_Extrait choisi_
Inceste : “Neuf fois sur dix, comme dans mon histoire, on a dit à l’enfant ‘je te crois’ mais on ne le protège pas”

Membre de la Ciivise et acteur central de la lutte contre l’inceste, Arnaud Gallais a témoigné dans un livre des viols qu’il a subis. Entretien, à l’occasion de la Journée européenne pour la protection des enfants contre l’exploitation et les abus sexuels.

Arnaud Gallais : « À la Ciivise, nous avons recueilli vingt-sept mille témoignages en deux ans, et je me suis rendu compte que je n’avais pas donné le mien. »

Arnaud Gallais : « À la Ciivise, nous avons recueilli vingt-sept mille témoignages en deux ans, et je me suis rendu compte que je n’avais pas donné le mien. » Photo Julien Daniel/MYOP

Par Julia Vergely

Publié le 17 novembre 2023 à 09h25

Le livre d’Arnaud Gallais, J’étais un enfant (Flammarion), est âpre, difficile. L’homme, 42 ans aujourd’hui, y raconte, avec la journaliste Ixchel Delaporte, une enfance noircie de violences, physiques et sexuelles, d’humiliations constantes, de maltraitances, d’alcool et de racisme. Arnaud a 8 ans quand il est violé par son grand-oncle, un prêtre missionnaire. 12 ans quand il est victime de ses deux cousins. Aujourd’hui, Arnaud Gallais est un activiste infatigable des droits de l’enfant : membre de la Ciivise, la Commission indépendante sur l’inceste et les violences sexuelles faites aux enfants, il est aussi le fondateur du collectif Mouv’Enfants.

Pourquoi raconter aujourd’hui votre histoire dans un livre ?
D’abord pour participer au débat public. Je suis membre de la Ciivise, nous avons recueilli vingt-sept mille témoignages en deux ans, et je me suis rendu compte que je n’avais pas donné le mien. L’enjeu était ensuite de montrer que des solutions existent. Ce livre contient des choses dures, propres à mon histoire, mais d’autres que je trouve belles, comme des rencontres ou des sources d’espoir, des pistes pour mieux protéger les enfants et éradiquer la pédocriminalité. Et puis, il y a un enjeu de transmission : le bandeau du livre, écrit par Flammarion, dit « Violé à 8 ans », j’ai moi-même un fils qui a eu 8 ans en septembre. Je n’avais pas vu cela avant de tenir le livre entre mes mains pour la première fois ! J’ai aujourd’hui des séquelles physiques de ces viols, pas des moindres – déficience respiratoire, problèmes cardiaques –, j’ai conscience que mon espérance de vie est réduite, il était essentiel pour moi de témoigner ainsi. Autre chose, que je n’avais pas du tout vu venir : quand le livre a été publié, j’ai eu l’impression de revoir l’enfant que j’étais. Le titre, J’étais un enfant, a pris tout son sens. Je me suis dit : cet enfant à qui j’en ai tant voulu, le trouvant nul, le dévalorisant sans cesse, je lui dois tout. Inconsciemment et indirectement, ce livre est pour lui.

_Tâches demandées_
• 1. D'après l'entretien sur l'inceste, combien de témoignages la Ciivise a-t-elle recueillis, et en combien de temps ?
• 2. Reprenez l'entretien sur l'inceste juste après sa dernière phrase.
Les lignes qui suivent n'entrent pas en jeu ici.

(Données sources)
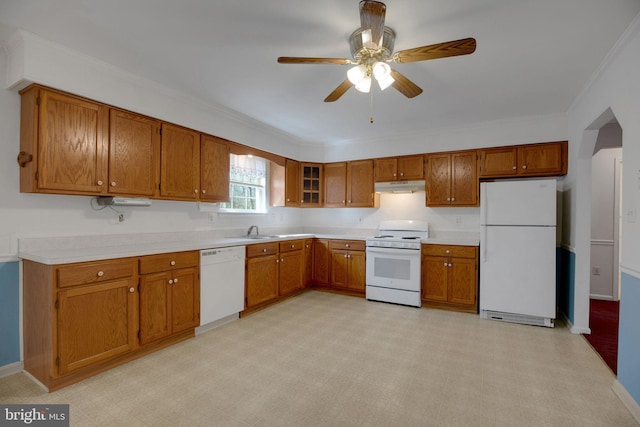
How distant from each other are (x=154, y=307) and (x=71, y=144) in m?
1.50

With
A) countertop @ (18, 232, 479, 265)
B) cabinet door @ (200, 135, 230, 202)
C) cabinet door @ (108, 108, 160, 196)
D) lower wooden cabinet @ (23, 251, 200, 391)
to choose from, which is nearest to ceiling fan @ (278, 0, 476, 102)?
cabinet door @ (108, 108, 160, 196)

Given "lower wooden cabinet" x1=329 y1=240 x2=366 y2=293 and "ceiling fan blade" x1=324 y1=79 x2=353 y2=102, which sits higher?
"ceiling fan blade" x1=324 y1=79 x2=353 y2=102

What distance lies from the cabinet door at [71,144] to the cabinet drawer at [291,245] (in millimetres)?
2255

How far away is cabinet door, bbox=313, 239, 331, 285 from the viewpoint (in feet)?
15.9

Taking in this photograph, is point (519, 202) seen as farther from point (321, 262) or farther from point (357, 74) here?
point (321, 262)

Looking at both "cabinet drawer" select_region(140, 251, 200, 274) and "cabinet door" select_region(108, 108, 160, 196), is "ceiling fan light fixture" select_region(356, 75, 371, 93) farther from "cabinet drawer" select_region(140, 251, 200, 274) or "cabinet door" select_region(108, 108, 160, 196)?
"cabinet drawer" select_region(140, 251, 200, 274)

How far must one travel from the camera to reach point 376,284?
4355 millimetres

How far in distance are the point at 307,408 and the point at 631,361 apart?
83.3 inches

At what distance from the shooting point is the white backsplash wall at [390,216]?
4453 mm

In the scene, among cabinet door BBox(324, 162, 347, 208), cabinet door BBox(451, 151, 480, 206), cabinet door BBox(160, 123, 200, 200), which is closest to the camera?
cabinet door BBox(160, 123, 200, 200)

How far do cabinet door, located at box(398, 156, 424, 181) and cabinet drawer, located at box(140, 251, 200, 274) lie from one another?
3.15 m

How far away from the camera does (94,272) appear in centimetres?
226

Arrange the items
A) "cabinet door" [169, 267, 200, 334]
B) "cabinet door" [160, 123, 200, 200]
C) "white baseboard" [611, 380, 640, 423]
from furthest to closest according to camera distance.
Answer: "cabinet door" [160, 123, 200, 200], "cabinet door" [169, 267, 200, 334], "white baseboard" [611, 380, 640, 423]

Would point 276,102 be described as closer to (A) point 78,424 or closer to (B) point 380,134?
(B) point 380,134
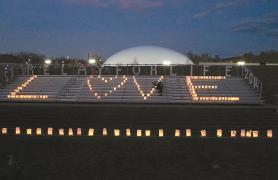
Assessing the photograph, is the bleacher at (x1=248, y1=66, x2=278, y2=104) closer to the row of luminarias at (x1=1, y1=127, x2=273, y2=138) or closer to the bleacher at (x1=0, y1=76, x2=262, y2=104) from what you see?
the bleacher at (x1=0, y1=76, x2=262, y2=104)

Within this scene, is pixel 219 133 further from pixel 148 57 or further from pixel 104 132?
pixel 148 57

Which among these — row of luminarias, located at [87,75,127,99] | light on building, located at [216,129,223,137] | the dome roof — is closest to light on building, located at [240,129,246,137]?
light on building, located at [216,129,223,137]

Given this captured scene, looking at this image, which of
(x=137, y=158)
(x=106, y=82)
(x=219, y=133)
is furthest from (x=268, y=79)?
(x=137, y=158)

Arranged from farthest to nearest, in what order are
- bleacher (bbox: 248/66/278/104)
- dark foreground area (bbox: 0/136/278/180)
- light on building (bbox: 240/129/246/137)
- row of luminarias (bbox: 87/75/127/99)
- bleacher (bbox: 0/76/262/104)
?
row of luminarias (bbox: 87/75/127/99) < bleacher (bbox: 248/66/278/104) < bleacher (bbox: 0/76/262/104) < light on building (bbox: 240/129/246/137) < dark foreground area (bbox: 0/136/278/180)

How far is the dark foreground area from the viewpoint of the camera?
10.4m

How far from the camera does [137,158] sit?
1200cm

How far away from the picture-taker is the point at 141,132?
17672 mm

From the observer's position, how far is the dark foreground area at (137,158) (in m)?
10.4

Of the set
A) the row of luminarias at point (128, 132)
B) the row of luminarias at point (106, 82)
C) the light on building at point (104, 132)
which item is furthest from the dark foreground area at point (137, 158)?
the row of luminarias at point (106, 82)

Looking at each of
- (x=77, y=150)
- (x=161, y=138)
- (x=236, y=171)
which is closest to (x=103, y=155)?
(x=77, y=150)

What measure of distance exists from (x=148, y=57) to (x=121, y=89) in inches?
943

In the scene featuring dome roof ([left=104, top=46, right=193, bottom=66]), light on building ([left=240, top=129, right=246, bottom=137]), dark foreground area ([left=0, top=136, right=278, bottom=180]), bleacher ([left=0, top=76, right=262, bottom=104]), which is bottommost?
light on building ([left=240, top=129, right=246, bottom=137])

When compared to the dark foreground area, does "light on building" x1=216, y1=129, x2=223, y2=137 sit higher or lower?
lower

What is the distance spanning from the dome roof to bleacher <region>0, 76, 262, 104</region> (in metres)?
20.1
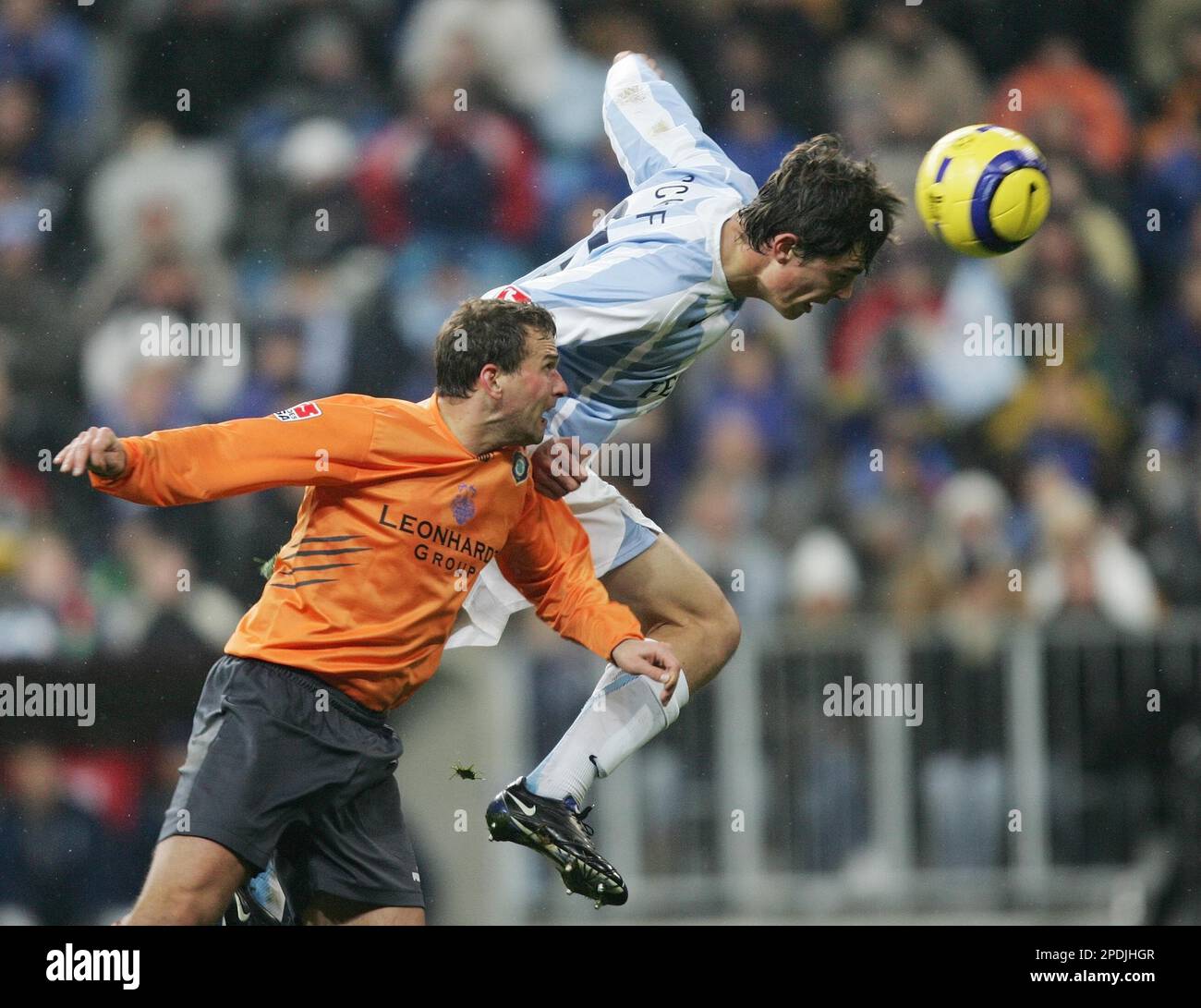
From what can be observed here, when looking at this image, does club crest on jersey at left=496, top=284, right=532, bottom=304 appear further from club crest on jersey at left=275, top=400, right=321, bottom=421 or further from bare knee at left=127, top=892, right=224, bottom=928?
bare knee at left=127, top=892, right=224, bottom=928

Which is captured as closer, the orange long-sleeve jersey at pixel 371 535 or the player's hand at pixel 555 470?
the orange long-sleeve jersey at pixel 371 535

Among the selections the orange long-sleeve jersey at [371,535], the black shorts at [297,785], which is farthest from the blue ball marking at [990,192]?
the black shorts at [297,785]

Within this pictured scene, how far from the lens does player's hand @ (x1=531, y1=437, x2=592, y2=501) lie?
505cm

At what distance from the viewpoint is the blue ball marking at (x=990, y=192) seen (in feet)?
18.6

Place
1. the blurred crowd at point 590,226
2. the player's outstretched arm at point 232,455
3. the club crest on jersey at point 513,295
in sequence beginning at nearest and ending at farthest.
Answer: the player's outstretched arm at point 232,455, the club crest on jersey at point 513,295, the blurred crowd at point 590,226

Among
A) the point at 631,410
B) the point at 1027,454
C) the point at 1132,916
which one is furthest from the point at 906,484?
the point at 631,410

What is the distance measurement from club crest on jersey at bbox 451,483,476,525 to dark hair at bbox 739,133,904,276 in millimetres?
1202

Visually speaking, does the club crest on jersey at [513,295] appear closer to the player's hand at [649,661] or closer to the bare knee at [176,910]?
the player's hand at [649,661]

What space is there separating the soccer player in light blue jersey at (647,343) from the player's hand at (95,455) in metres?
1.30

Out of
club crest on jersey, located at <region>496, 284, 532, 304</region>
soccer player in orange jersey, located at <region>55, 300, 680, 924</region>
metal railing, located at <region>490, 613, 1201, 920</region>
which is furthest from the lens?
metal railing, located at <region>490, 613, 1201, 920</region>

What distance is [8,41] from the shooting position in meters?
10.3

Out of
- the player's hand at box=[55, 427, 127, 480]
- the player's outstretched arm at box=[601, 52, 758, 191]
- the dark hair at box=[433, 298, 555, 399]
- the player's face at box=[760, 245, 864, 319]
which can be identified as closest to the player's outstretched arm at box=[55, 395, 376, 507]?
the player's hand at box=[55, 427, 127, 480]

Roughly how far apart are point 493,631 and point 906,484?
13.9 ft

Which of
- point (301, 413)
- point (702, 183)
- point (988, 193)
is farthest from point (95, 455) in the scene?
point (988, 193)
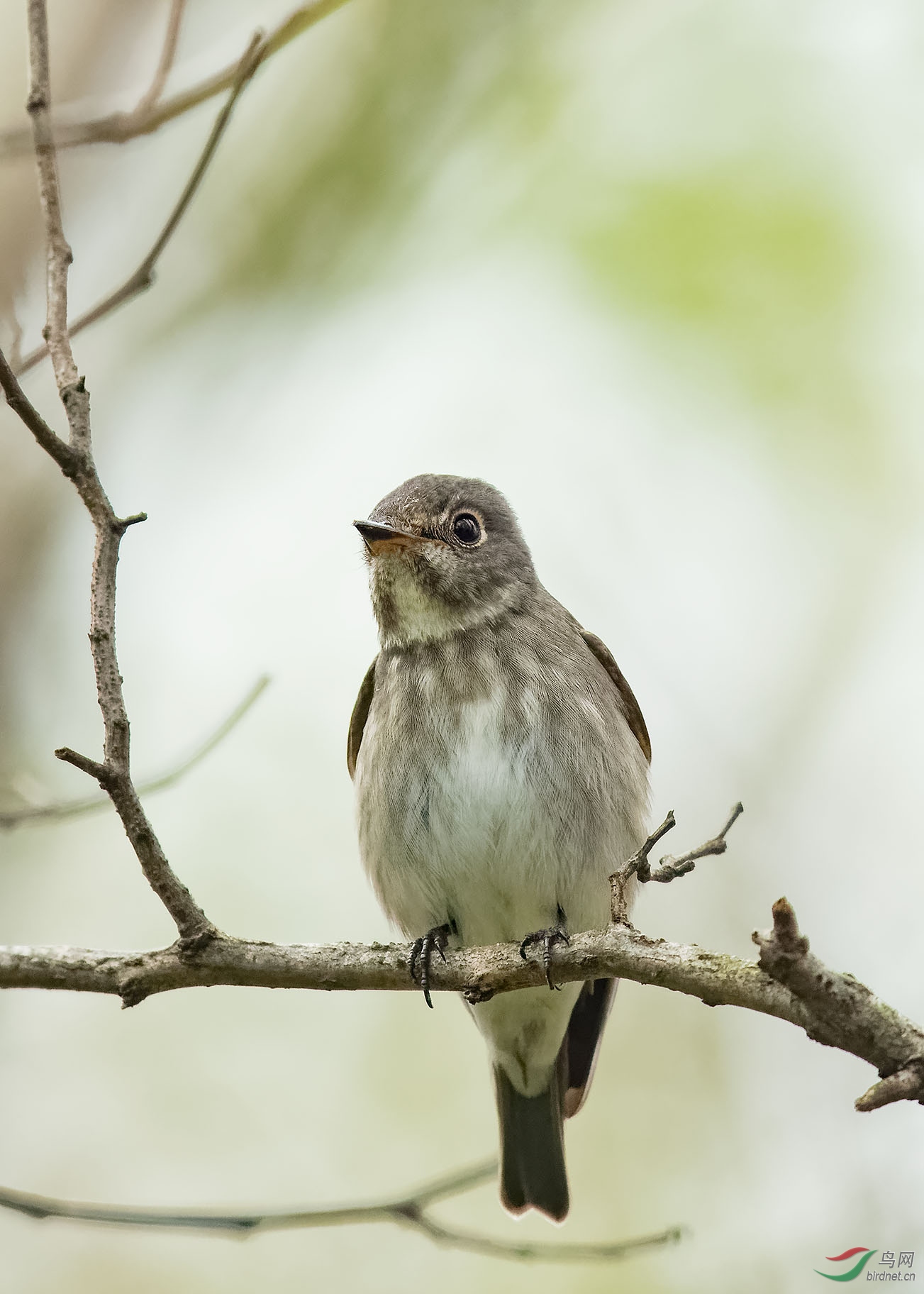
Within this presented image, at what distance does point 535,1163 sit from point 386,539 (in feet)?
9.15

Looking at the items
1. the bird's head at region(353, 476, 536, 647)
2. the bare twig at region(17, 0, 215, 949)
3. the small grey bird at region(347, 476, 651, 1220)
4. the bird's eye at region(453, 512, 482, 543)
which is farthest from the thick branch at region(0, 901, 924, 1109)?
the bird's eye at region(453, 512, 482, 543)

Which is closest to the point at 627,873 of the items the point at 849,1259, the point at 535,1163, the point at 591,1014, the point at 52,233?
the point at 52,233

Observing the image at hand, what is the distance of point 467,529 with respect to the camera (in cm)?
559

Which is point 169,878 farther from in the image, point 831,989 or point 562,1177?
point 562,1177

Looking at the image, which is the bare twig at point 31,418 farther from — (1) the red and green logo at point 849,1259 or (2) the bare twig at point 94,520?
(1) the red and green logo at point 849,1259

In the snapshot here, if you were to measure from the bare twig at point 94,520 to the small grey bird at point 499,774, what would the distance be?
1192mm

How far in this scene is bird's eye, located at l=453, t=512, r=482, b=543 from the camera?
18.1 ft

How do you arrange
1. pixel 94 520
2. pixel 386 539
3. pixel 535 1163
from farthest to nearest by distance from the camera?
1. pixel 535 1163
2. pixel 386 539
3. pixel 94 520

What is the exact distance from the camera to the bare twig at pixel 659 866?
3023 millimetres

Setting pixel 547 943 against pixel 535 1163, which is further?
pixel 535 1163

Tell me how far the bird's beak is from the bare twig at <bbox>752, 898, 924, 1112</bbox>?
2.83 m

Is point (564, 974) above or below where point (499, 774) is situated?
below

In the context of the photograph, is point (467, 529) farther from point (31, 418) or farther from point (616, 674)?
point (31, 418)

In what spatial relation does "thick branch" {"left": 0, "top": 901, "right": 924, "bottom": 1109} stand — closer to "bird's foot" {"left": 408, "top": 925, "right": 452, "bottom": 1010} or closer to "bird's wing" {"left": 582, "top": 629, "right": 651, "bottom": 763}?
"bird's foot" {"left": 408, "top": 925, "right": 452, "bottom": 1010}
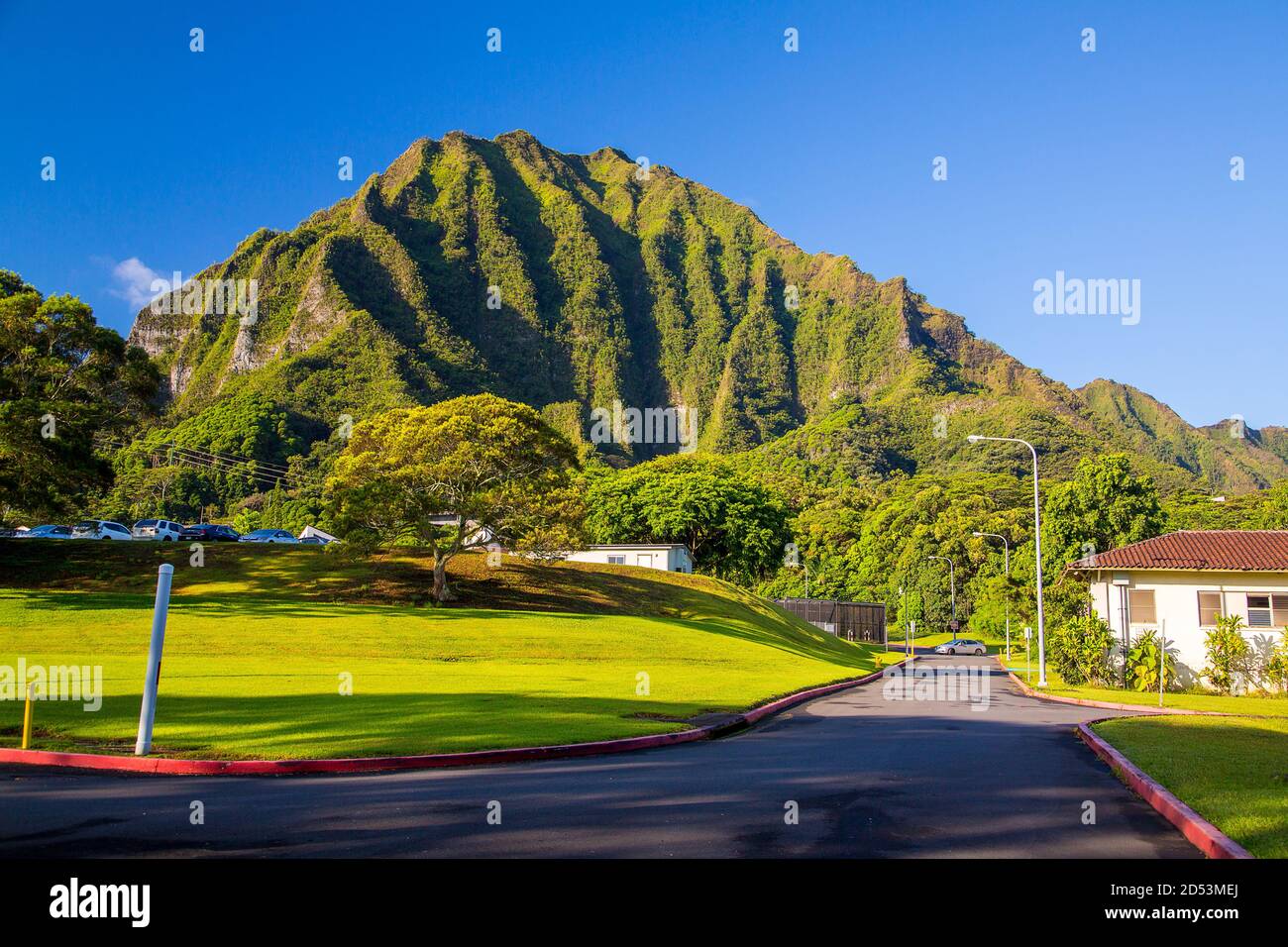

_Résultats dans l'ordre_
• 1. Vingt-sept mille témoignages en deux ans.

• 2.
Vous racontez votre sidération, mais surtout l’absence de réaction de vos proches quand vous dénoncez assez clairement les viols dont vous avez été victime. Ni votre famille, ni l’école, ni les professionnels de santé ne veulent voir.
On le dit à la Ciivise, le juge Édouard Durand le répète, les vingt-sept mille témoignages le racontent et c’est aussi mon histoire : neuf fois sur dix, dans 92 % des cas, on a dit à un enfant « je te crois », mais on ne le protège pas. Ce qui m’est arrivé, ce sont des violences sexuelles ordinaires, presque banales. Prenons l’exemple de Vanessa Springora : dans son cas, c’est toute la société qui a consenti, tranquillement, à ce qu’un pédocriminel déclaré, ouvertement pédophile (c’est lui qui employait le terme), continue ses agissements. Le sujet est précisément là pour moi : il faut sortir du huis clos. En posant mon histoire par écrit, je sors du huis clos familial. Évidemment ça pose problème, mes parents ont réagi, mon père cherche à me déshériter, à me déshumaniser, comme il l’a toujours fait… Mais il est important de mettre cette histoire dans l’espace public.

Pour vous sortir de la spirale de la violence dans laquelle votre famille vous enferme, vous travaillez dans de nombreuses associations. Qu’y avez-vous découvert ?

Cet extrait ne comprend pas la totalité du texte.